Abstract
Porto-caval shunting has consistently been found to be the most effective treatment to prevent variceal bleeding. Shunting has over other treatments the advantage of normalizing portal pressure, which relieves and/or prevents not only rebleeding but also the other complications of portal hypertension. Surgical techniques can be classified into three main categories: shunting techniques either total or selective, selective variceal decompression, and devascularization procedures. As a whole, shunting was more effective than alternative treatments in preventing rebleeding, though survival was not improved and the incidence of HE was increased.
Surgical shunting has been virtually abandoned because of the development of interventional radiology techniques, mainly trans-jugular intrahepatic porto-systemic shunt (TIPS).
Whenever possible, liver transplantation should be considered in these patients whose liver function is usually poor. When it is contraindicated as well as in patients on the waiting list, or the few whose liver function is fairly preserved, a shunting procedure should be considered.
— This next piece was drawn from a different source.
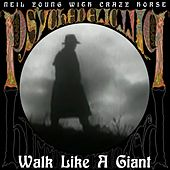 Walk Like A Giant by Neil Young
Nowadays, whenever a shunting procedure is considered needed, TIPS with PTFE-covered stents should be preferred to surgery because it avoids the complications of laparotomy, it does not hamper the chance for transplantation, and it can be reduced in diameter or occluded if needed because of the occurrence of refractory hepatic encephalopathy. Only in the few situations where TIPS cannot be performed, e.g., complete portal vein obstruction or cavernoma, devascularization techniques can be attempted.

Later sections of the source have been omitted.